We asked Mark what makes Orthopediatrics different than the other Orthopedic Implant manufacturers. “We don’t have an abstract mission, we have a cause,” said Throdahl. “We are here to improve the lives of children with orthopedic conditions. Our team believes in that emotionally.” He also told us that unlike other orthopedic companies, Orthopediatrics is the only company that has a Chief Medical Officer that is a pediatric surgeon. “Pediatric surgeons have long been bypassed by adult ortho companies. The only space that gets any exposure is with spine companies that have products to help correct Scoliosis. We are the first group to engage with this group of surgeons directly” Throdahl added.
In our humble opinion, it is amazing it has taken so long for a company to put together a business model to help develop products specifically for children. The bone structure is dramatically different than adults and larger instrumentation sets can impact the surgeon’s ability to gain proper access. Growth plates in children’s bones make some surgeries impossible to use modified, small stature implants.
“We just launched our 16th surgical system and our 1st in the area of sports medicine. ACL injuries in children have become an increasing issue with Soccer and Football being the main culprits.” Throdahl shared. “We have created the first anatomically correct ACL system that is secured above the growth plate in the tibia and below the growth plate in the femur.”
We were astounded to find out that in our conversation that the current treatment protocol for a 10 year old with an ACL tear is to brace them and not operate until they are skeletally mature (which isn’t until they are 16 or older). Throdahl added, “A growth plate isn’t closed until it’s closed. High School does not mean skeletally mature.”
It is clear to us that Orthopediatrics has developed superior products for a severely underserved market. The amazing thing, though, is that they put their money where their hearts are. As Mr. Throdahl mentioned early in our interview, that they are a company with a cause, Orthopediatrics are significant sponsors of the following organizations.
- Pediatric Orthopedic Soceity of North America (POSNA) – Double Diamond
- European Paediatric Orthopedic Society (EPOS) – Gold Sponsor
- International Pediatric Orthopaedic Symposium – Double Diamond
- American Academy for Cerebral Palsy and Developmental Medicine (AACPDM) – Leading sponsor
“If Medtronic gave the same percentage of sales in donations that we do, they would be donating $300 Million per year.” Throdahl stated.
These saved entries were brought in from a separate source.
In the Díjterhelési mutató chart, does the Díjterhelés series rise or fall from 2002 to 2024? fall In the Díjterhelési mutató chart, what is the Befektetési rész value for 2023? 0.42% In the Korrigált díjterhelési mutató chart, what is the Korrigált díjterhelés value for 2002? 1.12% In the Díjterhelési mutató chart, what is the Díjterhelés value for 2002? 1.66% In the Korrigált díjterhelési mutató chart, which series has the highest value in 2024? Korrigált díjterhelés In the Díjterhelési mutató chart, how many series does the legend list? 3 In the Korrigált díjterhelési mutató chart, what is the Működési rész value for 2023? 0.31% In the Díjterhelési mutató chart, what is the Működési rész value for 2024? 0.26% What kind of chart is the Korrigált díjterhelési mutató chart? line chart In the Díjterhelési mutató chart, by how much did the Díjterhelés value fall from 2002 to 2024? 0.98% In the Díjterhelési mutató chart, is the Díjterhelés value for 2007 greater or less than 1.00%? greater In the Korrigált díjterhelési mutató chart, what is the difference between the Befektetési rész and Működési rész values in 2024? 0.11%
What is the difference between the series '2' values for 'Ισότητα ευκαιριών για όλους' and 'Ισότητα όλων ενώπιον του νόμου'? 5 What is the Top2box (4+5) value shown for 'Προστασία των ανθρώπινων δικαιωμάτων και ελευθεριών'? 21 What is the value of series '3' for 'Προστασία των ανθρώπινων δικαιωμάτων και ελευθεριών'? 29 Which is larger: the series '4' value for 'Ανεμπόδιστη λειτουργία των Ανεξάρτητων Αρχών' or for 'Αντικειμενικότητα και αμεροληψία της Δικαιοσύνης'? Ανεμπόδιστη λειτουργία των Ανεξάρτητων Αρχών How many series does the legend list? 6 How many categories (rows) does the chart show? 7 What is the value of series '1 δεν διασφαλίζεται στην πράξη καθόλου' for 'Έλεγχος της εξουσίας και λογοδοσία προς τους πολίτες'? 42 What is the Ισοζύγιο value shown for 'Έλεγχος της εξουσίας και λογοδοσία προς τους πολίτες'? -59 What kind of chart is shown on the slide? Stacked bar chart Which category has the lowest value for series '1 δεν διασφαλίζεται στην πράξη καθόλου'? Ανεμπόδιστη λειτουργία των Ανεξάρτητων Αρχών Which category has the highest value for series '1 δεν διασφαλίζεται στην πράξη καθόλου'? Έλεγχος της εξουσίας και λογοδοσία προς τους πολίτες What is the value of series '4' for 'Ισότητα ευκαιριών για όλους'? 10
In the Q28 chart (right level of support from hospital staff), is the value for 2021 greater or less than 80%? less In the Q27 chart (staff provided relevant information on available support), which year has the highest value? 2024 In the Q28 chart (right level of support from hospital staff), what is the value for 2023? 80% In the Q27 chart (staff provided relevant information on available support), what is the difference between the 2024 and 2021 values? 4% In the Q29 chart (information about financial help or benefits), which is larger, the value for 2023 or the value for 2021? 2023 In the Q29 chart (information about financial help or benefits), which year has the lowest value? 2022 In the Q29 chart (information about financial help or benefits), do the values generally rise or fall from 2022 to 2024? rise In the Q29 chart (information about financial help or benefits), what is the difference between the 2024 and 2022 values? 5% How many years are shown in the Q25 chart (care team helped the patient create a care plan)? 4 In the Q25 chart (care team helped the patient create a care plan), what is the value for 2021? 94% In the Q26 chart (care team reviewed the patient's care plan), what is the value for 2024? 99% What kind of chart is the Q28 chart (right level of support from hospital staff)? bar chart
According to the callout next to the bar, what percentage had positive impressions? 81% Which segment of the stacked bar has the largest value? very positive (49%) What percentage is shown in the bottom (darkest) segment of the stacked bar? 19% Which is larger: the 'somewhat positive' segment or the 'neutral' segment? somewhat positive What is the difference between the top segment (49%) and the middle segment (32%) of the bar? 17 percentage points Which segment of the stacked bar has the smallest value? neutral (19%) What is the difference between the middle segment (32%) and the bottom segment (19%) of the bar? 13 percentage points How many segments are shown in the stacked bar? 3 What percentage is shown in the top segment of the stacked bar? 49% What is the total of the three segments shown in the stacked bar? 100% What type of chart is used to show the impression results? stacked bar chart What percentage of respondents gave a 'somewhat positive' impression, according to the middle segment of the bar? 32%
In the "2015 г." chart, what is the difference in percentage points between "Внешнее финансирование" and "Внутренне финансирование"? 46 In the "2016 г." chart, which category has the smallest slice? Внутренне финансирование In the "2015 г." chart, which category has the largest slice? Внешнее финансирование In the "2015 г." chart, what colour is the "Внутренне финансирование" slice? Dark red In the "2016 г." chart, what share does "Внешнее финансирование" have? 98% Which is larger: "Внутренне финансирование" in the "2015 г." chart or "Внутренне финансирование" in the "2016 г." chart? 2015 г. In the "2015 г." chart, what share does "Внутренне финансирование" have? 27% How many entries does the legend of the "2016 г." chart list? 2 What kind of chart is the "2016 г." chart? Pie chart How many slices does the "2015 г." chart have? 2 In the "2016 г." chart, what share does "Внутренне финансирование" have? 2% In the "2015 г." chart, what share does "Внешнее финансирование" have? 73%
It is great to see that there is a company among the giants, that has taken the responsibility to serve an severely neglected market, and does so with exceptional, anatomically accurate implants and instrumentation as well as a giving heart that directly affects children around the world. To me, that sounds like a winning recipe and we hope, for the sake of these children with orthopedic related issues, that Orthopediatrics is able to leverage the global sales and distribution network (serving 28 countries) they have created to get these products to those that need them around the world.